Hayal Edince
- Agency: Mullenlowe Istanbul
- Client: Turkish Airlines
- Language: Turkish
- Running time: 2 minutes and 11 seconds
- Release date: 23 April 2014
- Directed by: Bahadır Karataş
- Production company: Filmpark
- Produced by: Tuğrul Karadeniz Ahmet Uygun Emirhan Akıncı

= Hayal Edince =

2014 Turkish Airlines commercial

Hayal Edince ( When You Dream) is a 2014 Turkish-language television commercial of Turkish Airlines produced by Mullenlowe Istanbul and directed by Bahadır Karataş. The commercial follows four young children that are dreaming of having an aircraft visit their local area. Filming took place in a rural village in the Antalya Province and production was completed in three months. Released on the National Sovereignty and Children's Day, the commercial was praised nationally as one of the most well received advertisements of the year.

== Plot ==
Four children in a small village in Iğdır watch a flight cruise over them and wonder if they can bring an aircraft to their city too. They create a small airport in a field nearby using basic materials and wave at another cruising aircraft to get it to land there, without success. At night, a wedding is happening at the village, and the temporary lights used to light up the area inspires one of the children. They take the lights use them to mark the outline of their runway at dark. They plug it in just in time for another aircraft, but that one also keeps flying its own course. Just as the children give up in disappointment, the sun rises and another airplane turns towards their airport. The aircraft flies over in low altitude and the children follow it over in the hill, watching it land at Iğdır Airport. Later at the airport, a celebration is happening for the first flight of Turkish Airlines to city, which the children join as the flight crew is exiting the aircraft.
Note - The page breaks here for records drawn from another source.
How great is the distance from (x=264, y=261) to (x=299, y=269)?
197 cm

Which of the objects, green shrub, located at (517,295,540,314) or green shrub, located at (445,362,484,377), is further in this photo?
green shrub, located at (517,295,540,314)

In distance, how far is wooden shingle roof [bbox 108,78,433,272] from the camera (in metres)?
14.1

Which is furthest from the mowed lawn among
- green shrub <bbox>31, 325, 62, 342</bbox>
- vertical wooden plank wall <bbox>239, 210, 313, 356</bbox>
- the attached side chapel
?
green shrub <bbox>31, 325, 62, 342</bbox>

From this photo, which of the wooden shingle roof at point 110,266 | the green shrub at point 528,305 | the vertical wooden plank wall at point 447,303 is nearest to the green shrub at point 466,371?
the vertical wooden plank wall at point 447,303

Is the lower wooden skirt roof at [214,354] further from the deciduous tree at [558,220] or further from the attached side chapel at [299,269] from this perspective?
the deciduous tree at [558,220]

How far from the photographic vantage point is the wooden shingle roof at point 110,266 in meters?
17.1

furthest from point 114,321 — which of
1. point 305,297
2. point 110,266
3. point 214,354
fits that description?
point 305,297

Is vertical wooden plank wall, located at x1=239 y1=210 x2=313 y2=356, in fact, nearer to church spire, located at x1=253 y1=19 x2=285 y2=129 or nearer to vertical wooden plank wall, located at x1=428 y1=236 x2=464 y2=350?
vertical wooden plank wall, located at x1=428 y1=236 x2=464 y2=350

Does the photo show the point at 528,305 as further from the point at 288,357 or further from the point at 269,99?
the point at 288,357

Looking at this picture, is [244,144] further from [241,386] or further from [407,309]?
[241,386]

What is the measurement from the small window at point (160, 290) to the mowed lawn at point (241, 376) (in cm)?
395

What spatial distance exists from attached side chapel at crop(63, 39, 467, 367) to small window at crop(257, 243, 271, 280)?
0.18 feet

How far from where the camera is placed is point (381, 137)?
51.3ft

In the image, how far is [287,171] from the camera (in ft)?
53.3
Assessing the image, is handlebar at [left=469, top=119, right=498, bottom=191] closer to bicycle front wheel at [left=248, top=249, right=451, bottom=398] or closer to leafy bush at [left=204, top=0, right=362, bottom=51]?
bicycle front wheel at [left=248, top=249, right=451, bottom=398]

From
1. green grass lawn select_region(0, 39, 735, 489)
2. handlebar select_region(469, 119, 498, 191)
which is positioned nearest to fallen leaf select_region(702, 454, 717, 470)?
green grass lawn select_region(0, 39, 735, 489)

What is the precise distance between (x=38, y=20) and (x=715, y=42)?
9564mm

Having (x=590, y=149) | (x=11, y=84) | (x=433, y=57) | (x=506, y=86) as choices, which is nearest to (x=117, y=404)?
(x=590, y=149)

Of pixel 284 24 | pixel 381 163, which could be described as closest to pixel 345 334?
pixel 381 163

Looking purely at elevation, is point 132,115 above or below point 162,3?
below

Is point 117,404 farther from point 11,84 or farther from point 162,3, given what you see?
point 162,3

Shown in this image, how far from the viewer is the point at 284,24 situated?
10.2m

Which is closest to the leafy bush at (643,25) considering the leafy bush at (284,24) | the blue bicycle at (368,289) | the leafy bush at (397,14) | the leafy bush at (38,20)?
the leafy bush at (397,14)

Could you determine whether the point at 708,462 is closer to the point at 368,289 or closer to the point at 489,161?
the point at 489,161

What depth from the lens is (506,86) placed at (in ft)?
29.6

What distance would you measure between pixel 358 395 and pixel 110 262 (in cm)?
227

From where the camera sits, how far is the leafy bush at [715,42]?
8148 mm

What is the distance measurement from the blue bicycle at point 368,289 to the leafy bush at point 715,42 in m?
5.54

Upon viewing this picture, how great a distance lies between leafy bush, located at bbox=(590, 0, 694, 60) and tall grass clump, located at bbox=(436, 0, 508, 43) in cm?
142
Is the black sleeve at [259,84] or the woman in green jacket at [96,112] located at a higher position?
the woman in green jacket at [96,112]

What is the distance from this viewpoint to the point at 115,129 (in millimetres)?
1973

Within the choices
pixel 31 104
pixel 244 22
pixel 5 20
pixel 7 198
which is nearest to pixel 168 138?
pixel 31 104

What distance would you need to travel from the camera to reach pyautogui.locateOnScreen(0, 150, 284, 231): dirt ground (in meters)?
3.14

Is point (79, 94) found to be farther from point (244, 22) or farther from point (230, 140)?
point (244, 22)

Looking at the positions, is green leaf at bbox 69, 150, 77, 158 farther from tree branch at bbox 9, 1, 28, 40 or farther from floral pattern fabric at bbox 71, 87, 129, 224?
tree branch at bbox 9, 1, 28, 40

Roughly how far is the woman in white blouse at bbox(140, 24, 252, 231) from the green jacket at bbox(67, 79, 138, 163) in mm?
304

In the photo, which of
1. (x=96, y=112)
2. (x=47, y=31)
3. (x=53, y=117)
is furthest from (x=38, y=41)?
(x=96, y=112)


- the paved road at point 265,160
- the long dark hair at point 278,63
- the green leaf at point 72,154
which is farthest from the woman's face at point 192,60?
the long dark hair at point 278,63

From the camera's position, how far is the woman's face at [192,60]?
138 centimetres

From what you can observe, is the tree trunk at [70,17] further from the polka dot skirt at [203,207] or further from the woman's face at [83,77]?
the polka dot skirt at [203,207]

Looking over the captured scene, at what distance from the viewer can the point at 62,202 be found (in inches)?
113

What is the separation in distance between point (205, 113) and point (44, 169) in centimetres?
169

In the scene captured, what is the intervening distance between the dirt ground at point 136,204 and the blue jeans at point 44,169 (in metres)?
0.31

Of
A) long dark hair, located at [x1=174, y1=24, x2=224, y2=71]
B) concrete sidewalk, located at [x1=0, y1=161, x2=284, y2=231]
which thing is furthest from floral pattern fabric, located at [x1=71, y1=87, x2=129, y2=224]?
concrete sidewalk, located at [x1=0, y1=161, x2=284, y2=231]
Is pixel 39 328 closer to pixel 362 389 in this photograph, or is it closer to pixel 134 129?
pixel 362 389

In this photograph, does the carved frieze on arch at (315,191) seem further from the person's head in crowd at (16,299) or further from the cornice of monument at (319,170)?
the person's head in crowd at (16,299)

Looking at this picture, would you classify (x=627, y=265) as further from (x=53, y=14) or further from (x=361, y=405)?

== Production and release ==
Hayal Edince was produced by Mullenlowe Istanbul and Filmpark. The commercial was directed by Bahadır Karataş, and produced by Tuğrul Karadeniz, Ahmet Uygun and Emirhan Akıncı. While the commercial is depicting the city of Iğdır, it was shot in the İmecik village of Korkuteli, Antalya in one and a half weeks. The children starring in the commercial did not come from a casting agency, but were selected locally instead. Complete production of the 2 minute and 11 seconds long advertisement took 3 months to complete.

The premiere of Hayal Edince was held during a Turkish Airlines event attended by key figures of the airline at the Haliç Congress Center on 22 April 2014. The commercial was released on television the next day on 23 April, during the National Sovereignty and Children's Day. A 2023 study concluded that the storyline of Hayal Edince had similarities with a commercial of Pristina International Airport released in 2013.

== Reception ==
The commercial was well received in Turkey. According to polling by Ipsos, Hayal Edince was both the most memorable and the most loved commercial of 2014 in the country. It was considered to be "successful as a sincere and impressive work that emphasizes the emotional structure" by the general public. Samantha Shankman of Skift commented that the commercial "whisks viewers back to their childhood when imagination was the only thing that stood between them and traveling the world". The Turkish-language edition of Campaign praised the "strong storyline" of the commercial. German marketing magazine Werben & Verkaufen ranked it as the second most emotional commercial of the year. In 2022, Turkish newspaper Yeniçağ called Hayal Edince "the best Turkish Airlines commercial to date".

=== Themes and analysis ===
Hayal Edince was aimed at a Turkish audience and included local and rural traditions, in contrast to most other commercials of the airline at that time, which generally had a globalist view and included widely known celebrities. The commercial includes many postmodernist themes and emphasizes the "national mission" of the airline to serve the entirety of Turkey and "to win over the local people".